Hepatic loss of miR-33 attenuates liver injury through the crosstalk of different cell types. Uniform manifold approximation and projection (UMAP) (A) and heatmap (B) representation of cell clusters identified from scRNA-Seq analysis. (C) UMAP of single-cell profiles from WT (gray) and HKO (red) mouse hepatocytes identified from scRNA-Seq analysis. (D) Canonical pathways represented by z score among differentially expressed genes in scRNA-Seq analysis of hepatocytes from WT and HKO mice. Red bars indicate pathways in which genes are upregulated in HKO, and gray indicates downregulated pathways on the predicted z score. All represented pathways were significantly changed with a –log P > 1.5. (E–I) Violin plots representing the top upregulated and downregulated genes significantly altered in the indicated pathways in hepatocytes. Violin plot data display single-cell distribution of the indicated experimental groups. Orig.Ident, original identity.

Figure 7

miR-33 deficiency attenuates liver fibrosis without regulating miR-33 target genes in nonhepatocyte liver cells. (A and B) Heatmap showing HSC activation (A) and macrophage inflammatory/noninflammatory markers (B) identified from scRNA-Seq from WT and HKO mice livers. Color codes referred to z score. (C–F) Violin plots showing expression changes of miR-33 target genes in nonhepatocyte cells, including HSCs (C), endostellate cells (D), macrophages (E), and cholangiocytes (F). Violin plot data display single-cell distribution of the indicated experimental groups. ***Padj < 0.001 using default statistical test (Wilcox test) from Seurat package in R studio.
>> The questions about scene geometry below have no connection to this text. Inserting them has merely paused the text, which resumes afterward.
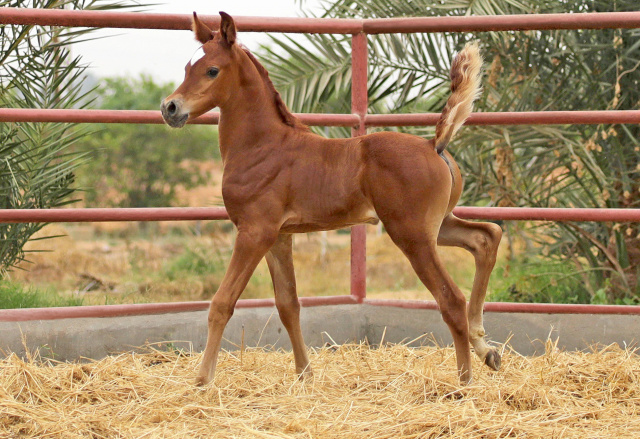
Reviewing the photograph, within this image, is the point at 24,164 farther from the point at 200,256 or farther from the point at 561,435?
the point at 200,256

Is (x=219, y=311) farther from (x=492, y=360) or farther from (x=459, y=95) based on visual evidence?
(x=459, y=95)

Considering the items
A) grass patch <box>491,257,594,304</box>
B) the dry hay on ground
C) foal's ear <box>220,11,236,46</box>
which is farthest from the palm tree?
foal's ear <box>220,11,236,46</box>

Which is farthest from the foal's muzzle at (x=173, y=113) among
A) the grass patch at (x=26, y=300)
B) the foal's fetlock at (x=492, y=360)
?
the grass patch at (x=26, y=300)

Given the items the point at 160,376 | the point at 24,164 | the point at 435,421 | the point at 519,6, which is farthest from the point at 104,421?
the point at 519,6

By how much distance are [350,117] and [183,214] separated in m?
0.91

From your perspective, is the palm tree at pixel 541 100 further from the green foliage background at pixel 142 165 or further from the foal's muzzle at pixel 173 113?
the green foliage background at pixel 142 165

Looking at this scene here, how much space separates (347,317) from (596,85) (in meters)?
2.59

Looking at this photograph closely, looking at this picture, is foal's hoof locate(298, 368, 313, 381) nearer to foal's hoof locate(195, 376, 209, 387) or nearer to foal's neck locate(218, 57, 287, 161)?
foal's hoof locate(195, 376, 209, 387)

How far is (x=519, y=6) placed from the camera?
230 inches

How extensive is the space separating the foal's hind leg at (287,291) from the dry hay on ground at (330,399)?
85mm

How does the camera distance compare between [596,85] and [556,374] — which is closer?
[556,374]

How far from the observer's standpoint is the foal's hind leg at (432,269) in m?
2.56

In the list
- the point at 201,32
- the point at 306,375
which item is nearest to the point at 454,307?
the point at 306,375

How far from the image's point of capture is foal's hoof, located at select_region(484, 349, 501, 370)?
2.71 metres
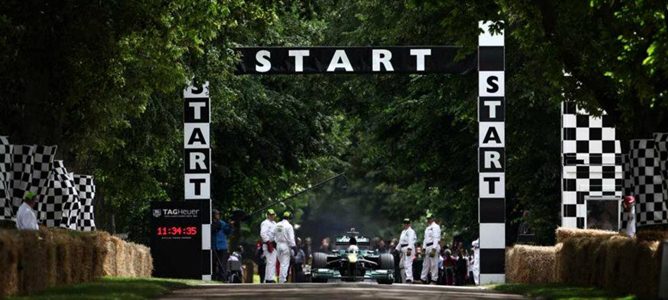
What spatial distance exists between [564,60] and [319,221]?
76778 mm

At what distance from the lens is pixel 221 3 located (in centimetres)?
3347

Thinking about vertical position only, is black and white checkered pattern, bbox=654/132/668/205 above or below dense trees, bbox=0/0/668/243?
below

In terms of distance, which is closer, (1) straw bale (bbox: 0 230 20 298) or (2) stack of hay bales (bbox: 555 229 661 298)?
(1) straw bale (bbox: 0 230 20 298)

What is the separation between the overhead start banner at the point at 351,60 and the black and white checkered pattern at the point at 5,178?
9.42 meters

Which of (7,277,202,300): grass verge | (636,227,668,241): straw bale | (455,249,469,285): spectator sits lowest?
(455,249,469,285): spectator

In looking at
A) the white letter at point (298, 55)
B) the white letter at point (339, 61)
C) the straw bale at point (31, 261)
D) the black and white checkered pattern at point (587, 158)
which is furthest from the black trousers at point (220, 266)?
the straw bale at point (31, 261)

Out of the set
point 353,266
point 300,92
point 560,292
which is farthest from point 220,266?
point 560,292

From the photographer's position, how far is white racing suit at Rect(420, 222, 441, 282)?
4653 centimetres

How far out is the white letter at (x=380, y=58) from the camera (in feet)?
121

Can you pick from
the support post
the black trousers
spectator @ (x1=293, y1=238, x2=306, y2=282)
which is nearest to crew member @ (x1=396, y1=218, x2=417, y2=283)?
spectator @ (x1=293, y1=238, x2=306, y2=282)

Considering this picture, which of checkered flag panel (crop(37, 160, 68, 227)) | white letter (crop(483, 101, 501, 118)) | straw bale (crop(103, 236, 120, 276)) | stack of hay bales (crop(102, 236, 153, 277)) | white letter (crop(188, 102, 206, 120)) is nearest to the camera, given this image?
straw bale (crop(103, 236, 120, 276))

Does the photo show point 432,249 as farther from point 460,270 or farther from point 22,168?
point 22,168

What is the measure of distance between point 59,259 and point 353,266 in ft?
45.0

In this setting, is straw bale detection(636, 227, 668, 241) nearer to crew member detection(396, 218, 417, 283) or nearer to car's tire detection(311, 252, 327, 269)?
car's tire detection(311, 252, 327, 269)
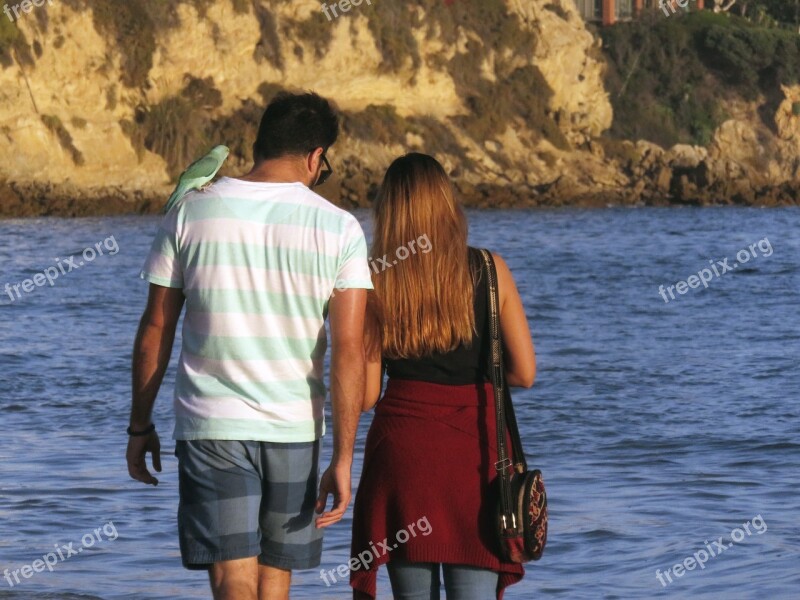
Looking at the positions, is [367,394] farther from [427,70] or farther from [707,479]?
[427,70]

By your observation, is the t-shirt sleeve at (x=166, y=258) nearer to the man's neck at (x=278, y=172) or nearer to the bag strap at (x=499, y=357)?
the man's neck at (x=278, y=172)

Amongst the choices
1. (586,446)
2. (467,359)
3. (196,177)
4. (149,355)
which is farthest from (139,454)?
(586,446)

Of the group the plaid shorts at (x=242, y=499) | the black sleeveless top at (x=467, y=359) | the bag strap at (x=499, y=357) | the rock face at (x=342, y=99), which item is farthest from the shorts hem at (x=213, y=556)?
the rock face at (x=342, y=99)

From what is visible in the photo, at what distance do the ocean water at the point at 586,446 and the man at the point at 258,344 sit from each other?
232 centimetres

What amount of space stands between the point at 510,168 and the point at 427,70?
4.82 meters

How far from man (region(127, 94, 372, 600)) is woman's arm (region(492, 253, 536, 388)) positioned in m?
0.34

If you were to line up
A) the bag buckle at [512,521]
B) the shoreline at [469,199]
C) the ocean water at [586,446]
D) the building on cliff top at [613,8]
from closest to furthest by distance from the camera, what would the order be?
the bag buckle at [512,521], the ocean water at [586,446], the shoreline at [469,199], the building on cliff top at [613,8]

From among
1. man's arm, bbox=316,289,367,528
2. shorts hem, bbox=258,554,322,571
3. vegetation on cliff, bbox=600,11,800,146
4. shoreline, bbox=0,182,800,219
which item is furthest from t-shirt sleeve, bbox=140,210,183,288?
vegetation on cliff, bbox=600,11,800,146

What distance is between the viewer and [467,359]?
336 cm

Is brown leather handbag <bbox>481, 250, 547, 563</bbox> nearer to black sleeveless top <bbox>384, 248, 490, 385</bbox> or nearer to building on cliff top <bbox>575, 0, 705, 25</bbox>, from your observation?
black sleeveless top <bbox>384, 248, 490, 385</bbox>

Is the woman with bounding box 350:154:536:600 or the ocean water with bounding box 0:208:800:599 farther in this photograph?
the ocean water with bounding box 0:208:800:599

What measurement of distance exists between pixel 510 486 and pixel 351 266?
66 cm

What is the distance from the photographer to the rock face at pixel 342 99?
40.3 meters

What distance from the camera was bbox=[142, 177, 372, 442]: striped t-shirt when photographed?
10.9 ft
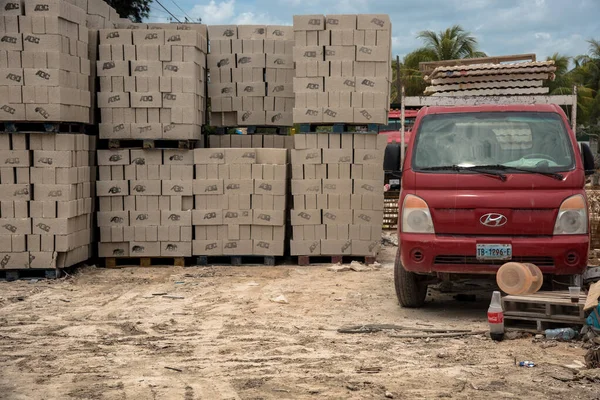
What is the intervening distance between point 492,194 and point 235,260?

miR-33 deficiency in hepatocytes prevents mitochondrial dysfunction associated with MASLD-MASH progression. Mitochondrial dysfunction is a common feature underlying MASLD-MASH progression (18, 20–26). miR-33 acts as a critical regulator of mitochondrial function through the targeting of multiple factors, including PGC1α and AMPKα (40, 41, 71). Thus, we next aimed to further characterize the molecular mechanisms that mediate the improved mitochondrial function observed in miR-33–deficient hepatocytes. We found increased mitochondrial content in hepatocytes from HKO MASH livers, as assessed by the protein levels of different complexes of the ETC and by the mitochondrial to nuclear DNA ratio (mtDNA/nDNA) (Figure 8, A and B). These findings were further supported by electron microscopy analysis of hepatocytes from MASH mice, which revealed an increase in the coverage and density of mitochondria, as well as mitochondrial elongation in HKO mice (Figure 8, D–H). We also observed enhanced mitochondrial ETC activity of complex I and complex II (Figure 8C). The increase in mitochondrial mass found in hepatocytes from HKO mice was correlated with elevated levels of PGC1α, which is a direct target of miR-33 (72, 73). Moreover, PGC1α’s downstream target, mitochondrial transcription factor A (TFAM), was also upregulated in livers from miR-33–deficient hepatocytes (Figure 8I). Together, these results demonstrate that absence of miR-33 in hepatocytes improves mitochondrial function by increasing mitochondrial mass and ETC activity.

Figure 8

Hepatic miR-33 deficiency improves mitochondrial function and homeostasis. (A) Western blot and densitometric analysis of different mitochondrial subunits blotted with the Total OXPHOS Rodent WB Antibody Cocktail (Abcam ab110413) and housekeeping standard VINCULIN in WT and HKO livers from mice fed with CD-HFD for 6 months (n = 6). (B) qPCR analysis of mitochondrial DNA and nuclear DNA in WT and HKO livers. Data represented as mtDNA/nDNA (n = 6). (C) Activity of the ETC complex I and complex II in MASH livers. Enzyme activities are expressed as change in absorbance/min/μg protein/citrate synthase activity (n = 4–6). (D) Representative electron micrographs of mitochondria profiles in WT and HKO hepatocytes from MASH livers. (E–H) Mitochondrial coverage (E), mitochondrial density (F), cumulative distribution and mean of mitochondrial area (G), and mitochondria aspect ratio (H) from WT and HKO hepatocytes (n = 3–4). (I) Western blot of PGC1α, TFAM, MFN2, OPA1, and housekeeping standard VINCULIN or GAPDH in WT and HKO livers. Data represent the mean ± SEM. *P ≤ 0.05, **P ≤ 0.01, ***P ≤ 0.001 compared with WT animals, unpaired 2-sided Student’s t test for 2-group comparisons and 2-way ANOVA followed by multiple comparison (B, C, and I).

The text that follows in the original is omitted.